▶ _DATA SUPPLIED_:
==============================

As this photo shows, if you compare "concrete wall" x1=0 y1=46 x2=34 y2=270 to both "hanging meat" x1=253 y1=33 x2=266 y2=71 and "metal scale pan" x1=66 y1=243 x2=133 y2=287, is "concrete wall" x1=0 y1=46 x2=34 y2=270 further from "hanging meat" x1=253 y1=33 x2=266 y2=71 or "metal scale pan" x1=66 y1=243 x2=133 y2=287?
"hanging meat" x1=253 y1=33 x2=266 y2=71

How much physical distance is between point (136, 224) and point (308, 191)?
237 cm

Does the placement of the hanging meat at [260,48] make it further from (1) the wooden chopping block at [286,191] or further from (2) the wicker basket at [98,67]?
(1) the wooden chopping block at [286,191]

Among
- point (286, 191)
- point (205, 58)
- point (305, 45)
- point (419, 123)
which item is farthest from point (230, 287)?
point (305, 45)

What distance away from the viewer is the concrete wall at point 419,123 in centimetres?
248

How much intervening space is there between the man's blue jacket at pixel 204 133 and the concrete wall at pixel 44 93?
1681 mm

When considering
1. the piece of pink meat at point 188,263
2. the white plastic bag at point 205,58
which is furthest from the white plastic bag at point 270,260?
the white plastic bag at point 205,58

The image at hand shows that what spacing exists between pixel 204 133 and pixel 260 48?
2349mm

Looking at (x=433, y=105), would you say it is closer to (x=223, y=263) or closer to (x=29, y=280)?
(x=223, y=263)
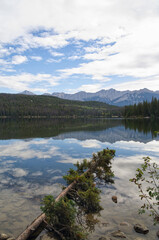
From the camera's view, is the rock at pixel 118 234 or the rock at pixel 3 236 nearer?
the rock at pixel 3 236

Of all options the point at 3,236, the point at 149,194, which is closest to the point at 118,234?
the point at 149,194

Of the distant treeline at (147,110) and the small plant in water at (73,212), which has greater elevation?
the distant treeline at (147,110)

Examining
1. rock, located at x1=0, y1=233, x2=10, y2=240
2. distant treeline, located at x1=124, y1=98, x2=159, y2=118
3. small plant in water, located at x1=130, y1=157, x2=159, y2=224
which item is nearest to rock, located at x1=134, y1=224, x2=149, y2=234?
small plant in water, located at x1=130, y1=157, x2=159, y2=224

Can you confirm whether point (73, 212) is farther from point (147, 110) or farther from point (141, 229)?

==============================

▶ _TASK_: Can you copy the listing word for word, starting with the line that contains "Of all options" and going on through the last line of the listing?

▶ _RESULT OF THE EXERCISE_:
Of all options the point at 3,236, the point at 149,194, which is closest to the point at 118,234?
the point at 149,194

Of the distant treeline at (147,110) and the small plant in water at (73,212), which has greater elevation?
the distant treeline at (147,110)

Examining
1. rock, located at x1=0, y1=233, x2=10, y2=240
2. distant treeline, located at x1=124, y1=98, x2=159, y2=118
3. small plant in water, located at x1=130, y1=157, x2=159, y2=224
which item is nearest to rock, located at x1=134, y1=224, x2=149, y2=234?
small plant in water, located at x1=130, y1=157, x2=159, y2=224

Can you confirm whether point (73, 212) is farther from point (147, 110) or farther from point (141, 229)?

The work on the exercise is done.